LoRA is a fast fine-tuning approach developed by Microsoft researchers for adapting huge models to specific tasks and datasets. The idea behind LoRA is that a single LLM model can be used for various tasks by incorporating different neurons or features to handle each task. By identifying the appropriate features from a pool of many and improving them, we can obtain better outcomes for specific tasks.

Fine-tuning

Let,

$L =$ Loss function $X,y =$ Input and output data. $W$ = Weights from a pre-trained network.

The task of fine-tuning a neural network can be expressed as : $$L(X,y;W + \Delta W_0)$$ Our goal is to find $\Delta W_0$ that minimizes $L(X,y;W + \Delta W_0)$. For the parameter $\Delta W_0$, its dimension is equal to that of $W$ i.e. $|W_0|= |W|$. If the $|W|$ is a very large-scale pre-trained model, then finding the $\Delta W_0$ becomes computationally challenging.

During the training of fully connected layers in a neural network, the weight matrices are typically full rank, meaning that they do not have any redundant rows or columns. The authors of LoRA pointed out that while the weights of a pre-trained model have full rank for the pre-trained tasks, large language models have a low “intrinsic dimension”. This means that the data can be represented or approximated effectively by a lower-dimensional space while retaining most of its essential information or structure. In simpler terms, this implies that we can break down the new weight matrix for the adapted task into lower-dimensional components.

LoRA applies a simple matrix decomposition to each weight matrix update. i.e $\Delta\theta$ ∈ $\Delta W_0$. Considering $\Delta\theta_i$ ∈ $\mathbb{R}^{d x k}$ the update of $i$th weight in network, Lora approx with:

$$ \Delta\theta_i = BA $$

Where, A ∈ $\mathbb{R^{rxd}}$ and B ∈ $\mathbb{R^{dxr}}$ and the rank $r«min(d,k)$. This means that for forward pass of the layer, originally $W x$, is modified to $Wx + BAx$ (as shown in the figure above). Thus instead of learning $d×k$ parameters we now need to learn $(d+k)×r$ which is easily a lot smaller given the multiplicative aspect. A random Gaussian initialization is used for $A$ and $B$ is initially set to 0, so $\Delta\theta_i = BA =0$ at the start of training. The update $\Delta\theta_i or BA$ is additionally scaled with a factor $α/r$ which can be interpreted as a learning rate for the LoRA update.

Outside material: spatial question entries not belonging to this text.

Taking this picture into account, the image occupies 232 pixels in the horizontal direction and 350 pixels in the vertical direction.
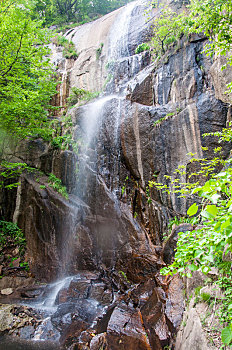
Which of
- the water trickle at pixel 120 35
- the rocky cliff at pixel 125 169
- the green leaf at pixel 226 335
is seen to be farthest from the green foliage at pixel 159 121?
the water trickle at pixel 120 35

If we limit the $rank (r)$ to a smaller value in the middle, we can greatly reduce the number of trainable parameters and decrease the dimensionality of the features to $“r « d”$. This will result in an overall parameter count of $"|W|=2×LoRA ×dmodel ×r"$ where, $LoRA$ is the number of $LoRA$ modules used in the entire model

Once the fine-tuning is done, we can just simply update weights in $W$ by adding with its respective $\Delta\theta$.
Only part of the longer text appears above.